One interesting study compared mortality rates from Covid-19 with latitude of countries to see if there are higher death rates in countries which don't get much sunlight in the winter.
It found that there was a possible connection, although there are some notable outliers (for example, high death rates in sunny Spain and Italy and low death rates in Nordic countries).
The study concluded that, while a link between vitamin D and Covid-19 isn't certain yet, there is good evidence it regulates the immune system and that more research is "urgently needed".
The Royal Society has acknowledged the latitude link and recommended the Government ramp up messaging about vitamin D supplement. Experts acknowledged the link is not conclusive but said "several lines of evidence suggest a possible role".
The National Institute for Healthcare Excellence (NICE) have released a report saying the link is inconclusive but the Government should continue to promote supplement taking.
Adrian Martineau, of the Institute of Population Health Sciences at Queen Mary University of London, was quoted by The Lancet as saying: At best vitamin D deficiency will only be one of many factors involved in determining outcome of COVID-19, but it's a problem that could be corrected safely and cheaply; there is no downside to speak of, and good reason to think there might be a benefit.

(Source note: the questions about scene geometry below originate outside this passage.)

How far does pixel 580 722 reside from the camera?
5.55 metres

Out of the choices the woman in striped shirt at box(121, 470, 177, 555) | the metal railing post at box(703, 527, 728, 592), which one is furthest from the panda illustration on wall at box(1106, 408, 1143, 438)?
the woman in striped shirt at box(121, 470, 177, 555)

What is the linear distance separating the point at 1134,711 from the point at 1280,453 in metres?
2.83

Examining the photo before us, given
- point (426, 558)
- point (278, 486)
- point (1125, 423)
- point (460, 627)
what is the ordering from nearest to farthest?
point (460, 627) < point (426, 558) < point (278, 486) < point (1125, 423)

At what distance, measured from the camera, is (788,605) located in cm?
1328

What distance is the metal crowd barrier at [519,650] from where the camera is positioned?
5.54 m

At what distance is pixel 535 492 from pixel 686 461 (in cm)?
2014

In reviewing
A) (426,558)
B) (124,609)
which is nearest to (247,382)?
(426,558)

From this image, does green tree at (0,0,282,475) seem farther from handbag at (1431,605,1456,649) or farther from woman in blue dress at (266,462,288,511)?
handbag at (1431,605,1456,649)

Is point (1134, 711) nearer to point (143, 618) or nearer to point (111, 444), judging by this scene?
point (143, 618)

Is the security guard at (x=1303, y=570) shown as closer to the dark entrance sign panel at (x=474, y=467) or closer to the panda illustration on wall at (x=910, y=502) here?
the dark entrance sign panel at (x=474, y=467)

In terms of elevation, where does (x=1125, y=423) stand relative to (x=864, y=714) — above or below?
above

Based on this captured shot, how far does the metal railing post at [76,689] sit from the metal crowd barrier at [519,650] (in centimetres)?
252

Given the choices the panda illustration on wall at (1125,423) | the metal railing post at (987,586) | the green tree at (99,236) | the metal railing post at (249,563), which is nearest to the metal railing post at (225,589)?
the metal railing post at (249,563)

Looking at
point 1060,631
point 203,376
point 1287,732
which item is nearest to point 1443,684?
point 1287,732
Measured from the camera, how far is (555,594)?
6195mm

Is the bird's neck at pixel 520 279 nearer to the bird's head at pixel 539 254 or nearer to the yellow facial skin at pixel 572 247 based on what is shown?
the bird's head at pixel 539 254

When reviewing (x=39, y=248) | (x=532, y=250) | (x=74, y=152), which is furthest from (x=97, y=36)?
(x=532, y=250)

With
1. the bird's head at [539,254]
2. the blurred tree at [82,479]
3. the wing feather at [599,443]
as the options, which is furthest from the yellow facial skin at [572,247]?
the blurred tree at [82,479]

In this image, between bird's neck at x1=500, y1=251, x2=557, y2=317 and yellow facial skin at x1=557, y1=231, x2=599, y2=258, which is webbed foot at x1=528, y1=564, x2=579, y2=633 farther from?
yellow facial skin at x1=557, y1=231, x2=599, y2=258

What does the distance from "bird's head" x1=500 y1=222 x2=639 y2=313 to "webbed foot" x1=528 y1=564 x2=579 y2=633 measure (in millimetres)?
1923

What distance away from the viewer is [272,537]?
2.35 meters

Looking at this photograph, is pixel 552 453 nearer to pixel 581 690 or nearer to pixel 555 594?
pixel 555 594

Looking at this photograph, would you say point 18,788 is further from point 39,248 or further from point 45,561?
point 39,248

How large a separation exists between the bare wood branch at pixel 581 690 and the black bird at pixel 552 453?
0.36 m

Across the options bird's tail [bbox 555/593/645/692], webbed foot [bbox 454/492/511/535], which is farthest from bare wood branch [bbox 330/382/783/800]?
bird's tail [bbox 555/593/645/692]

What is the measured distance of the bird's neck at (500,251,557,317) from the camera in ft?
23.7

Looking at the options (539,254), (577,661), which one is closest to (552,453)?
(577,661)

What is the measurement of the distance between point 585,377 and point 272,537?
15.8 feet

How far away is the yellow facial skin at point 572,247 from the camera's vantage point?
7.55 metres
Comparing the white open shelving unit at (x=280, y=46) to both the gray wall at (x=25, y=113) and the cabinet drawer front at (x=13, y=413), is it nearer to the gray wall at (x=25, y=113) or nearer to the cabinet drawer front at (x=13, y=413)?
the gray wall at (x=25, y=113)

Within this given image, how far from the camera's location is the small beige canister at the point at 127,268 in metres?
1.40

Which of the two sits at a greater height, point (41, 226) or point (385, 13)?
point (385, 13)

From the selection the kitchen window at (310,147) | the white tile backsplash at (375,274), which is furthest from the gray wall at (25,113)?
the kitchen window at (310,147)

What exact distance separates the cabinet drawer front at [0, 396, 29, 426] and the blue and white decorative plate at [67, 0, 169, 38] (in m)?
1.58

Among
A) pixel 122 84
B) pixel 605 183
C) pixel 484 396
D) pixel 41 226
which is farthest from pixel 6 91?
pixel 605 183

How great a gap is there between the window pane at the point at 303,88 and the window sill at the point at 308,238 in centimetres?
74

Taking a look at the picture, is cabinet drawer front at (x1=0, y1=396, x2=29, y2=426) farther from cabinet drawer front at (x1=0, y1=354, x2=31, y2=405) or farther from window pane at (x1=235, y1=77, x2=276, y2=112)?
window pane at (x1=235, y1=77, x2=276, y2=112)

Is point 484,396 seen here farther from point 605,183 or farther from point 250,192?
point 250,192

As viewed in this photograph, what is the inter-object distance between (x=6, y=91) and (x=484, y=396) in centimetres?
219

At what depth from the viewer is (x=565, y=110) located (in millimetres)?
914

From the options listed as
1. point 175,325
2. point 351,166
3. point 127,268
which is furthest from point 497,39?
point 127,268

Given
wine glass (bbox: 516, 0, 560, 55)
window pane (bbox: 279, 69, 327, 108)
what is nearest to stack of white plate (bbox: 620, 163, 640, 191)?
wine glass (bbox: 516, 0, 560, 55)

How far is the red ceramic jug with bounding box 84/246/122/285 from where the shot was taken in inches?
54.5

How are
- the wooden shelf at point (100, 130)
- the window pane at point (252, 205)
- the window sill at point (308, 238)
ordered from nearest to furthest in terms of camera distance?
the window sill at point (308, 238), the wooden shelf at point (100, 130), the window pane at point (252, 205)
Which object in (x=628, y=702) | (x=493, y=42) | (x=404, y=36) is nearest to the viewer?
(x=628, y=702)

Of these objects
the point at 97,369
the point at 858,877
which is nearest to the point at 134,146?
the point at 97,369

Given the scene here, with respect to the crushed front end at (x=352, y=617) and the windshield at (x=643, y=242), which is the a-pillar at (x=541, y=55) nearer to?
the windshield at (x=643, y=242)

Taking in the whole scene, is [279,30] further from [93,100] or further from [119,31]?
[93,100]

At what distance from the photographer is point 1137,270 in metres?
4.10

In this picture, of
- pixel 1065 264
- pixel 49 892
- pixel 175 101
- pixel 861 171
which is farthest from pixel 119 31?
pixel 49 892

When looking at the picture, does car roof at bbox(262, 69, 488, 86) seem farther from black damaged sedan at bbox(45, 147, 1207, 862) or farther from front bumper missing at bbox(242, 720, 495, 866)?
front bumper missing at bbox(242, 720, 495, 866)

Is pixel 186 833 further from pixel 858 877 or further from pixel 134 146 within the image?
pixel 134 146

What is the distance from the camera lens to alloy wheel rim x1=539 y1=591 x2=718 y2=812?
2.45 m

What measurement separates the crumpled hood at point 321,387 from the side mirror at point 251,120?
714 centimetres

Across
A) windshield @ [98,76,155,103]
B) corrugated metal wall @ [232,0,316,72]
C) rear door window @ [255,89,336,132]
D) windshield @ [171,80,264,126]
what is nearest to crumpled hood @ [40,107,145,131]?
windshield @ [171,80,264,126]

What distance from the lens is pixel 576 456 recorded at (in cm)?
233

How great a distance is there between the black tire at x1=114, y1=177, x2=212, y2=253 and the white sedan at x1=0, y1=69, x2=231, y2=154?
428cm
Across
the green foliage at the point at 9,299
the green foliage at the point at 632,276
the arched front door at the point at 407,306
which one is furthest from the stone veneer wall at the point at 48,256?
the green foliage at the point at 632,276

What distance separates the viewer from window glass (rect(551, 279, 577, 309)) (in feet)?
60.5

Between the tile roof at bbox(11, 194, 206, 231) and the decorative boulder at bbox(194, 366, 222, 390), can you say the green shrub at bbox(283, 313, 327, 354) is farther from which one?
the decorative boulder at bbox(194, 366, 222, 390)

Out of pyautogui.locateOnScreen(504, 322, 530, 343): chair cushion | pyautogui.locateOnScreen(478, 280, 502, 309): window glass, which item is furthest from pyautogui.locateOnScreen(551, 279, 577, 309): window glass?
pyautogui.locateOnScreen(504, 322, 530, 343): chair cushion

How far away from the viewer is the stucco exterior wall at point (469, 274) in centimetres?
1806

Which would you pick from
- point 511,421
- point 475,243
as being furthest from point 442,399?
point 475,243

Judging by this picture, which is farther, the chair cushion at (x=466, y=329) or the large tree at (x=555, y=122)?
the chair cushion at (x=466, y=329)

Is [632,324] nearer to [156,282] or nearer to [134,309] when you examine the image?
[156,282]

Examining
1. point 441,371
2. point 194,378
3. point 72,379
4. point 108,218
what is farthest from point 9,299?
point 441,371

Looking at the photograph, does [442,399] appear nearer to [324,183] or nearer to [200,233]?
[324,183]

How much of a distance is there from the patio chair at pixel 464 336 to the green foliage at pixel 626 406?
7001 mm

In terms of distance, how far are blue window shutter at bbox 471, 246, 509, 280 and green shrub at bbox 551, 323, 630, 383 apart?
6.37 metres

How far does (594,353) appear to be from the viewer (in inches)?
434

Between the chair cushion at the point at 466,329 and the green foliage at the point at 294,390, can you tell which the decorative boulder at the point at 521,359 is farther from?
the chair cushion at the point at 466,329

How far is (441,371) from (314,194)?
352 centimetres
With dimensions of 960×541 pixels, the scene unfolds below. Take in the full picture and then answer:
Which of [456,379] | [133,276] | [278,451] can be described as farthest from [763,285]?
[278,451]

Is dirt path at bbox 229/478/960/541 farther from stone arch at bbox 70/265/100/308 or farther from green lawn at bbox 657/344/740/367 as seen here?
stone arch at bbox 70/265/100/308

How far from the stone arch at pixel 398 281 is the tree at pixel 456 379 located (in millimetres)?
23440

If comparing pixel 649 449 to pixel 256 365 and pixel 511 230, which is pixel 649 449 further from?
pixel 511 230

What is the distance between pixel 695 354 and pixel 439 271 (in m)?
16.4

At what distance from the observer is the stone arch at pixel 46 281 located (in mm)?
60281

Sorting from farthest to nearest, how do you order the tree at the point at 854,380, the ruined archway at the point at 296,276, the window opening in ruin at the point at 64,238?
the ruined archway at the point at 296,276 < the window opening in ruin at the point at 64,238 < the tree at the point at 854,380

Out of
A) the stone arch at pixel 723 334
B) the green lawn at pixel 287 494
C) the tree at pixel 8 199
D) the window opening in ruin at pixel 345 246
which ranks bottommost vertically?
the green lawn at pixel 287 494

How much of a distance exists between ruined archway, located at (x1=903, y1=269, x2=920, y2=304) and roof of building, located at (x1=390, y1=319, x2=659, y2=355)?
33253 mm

The NHS reissued its advice on taking vitamin D supplements in April to reflect circumstances of the lockdown: "Consider taking 10 micrograms of vitamin D a day to keep your bones and muscles healthy.
"This is because you may not be getting enough vitamin D from sunlight if youre indoors most of the day.
"There have been some news reports about vitamin D reducing the risk of coronavirus. However, there is currently not enough evidence to support this. Do not buy more vitamin D than you need."
There is more specific advice, including for children, here.
There is some compelling evidence that vitamin D and higher mortality rates from Covid-19 are linked but it is a long way off being conclusively established.
The Government and NHS were already advising us to take supplements during the winter - 10mg for most people and never more than 100mg - especially for people at higher risk of deficiency.
We should all follow that advice, especially as the summer months draw to a close.
We'll may have a better grasp of the link with Covid-19 soon but we know one thing for certain: Social distancing is still the best way to stay safe.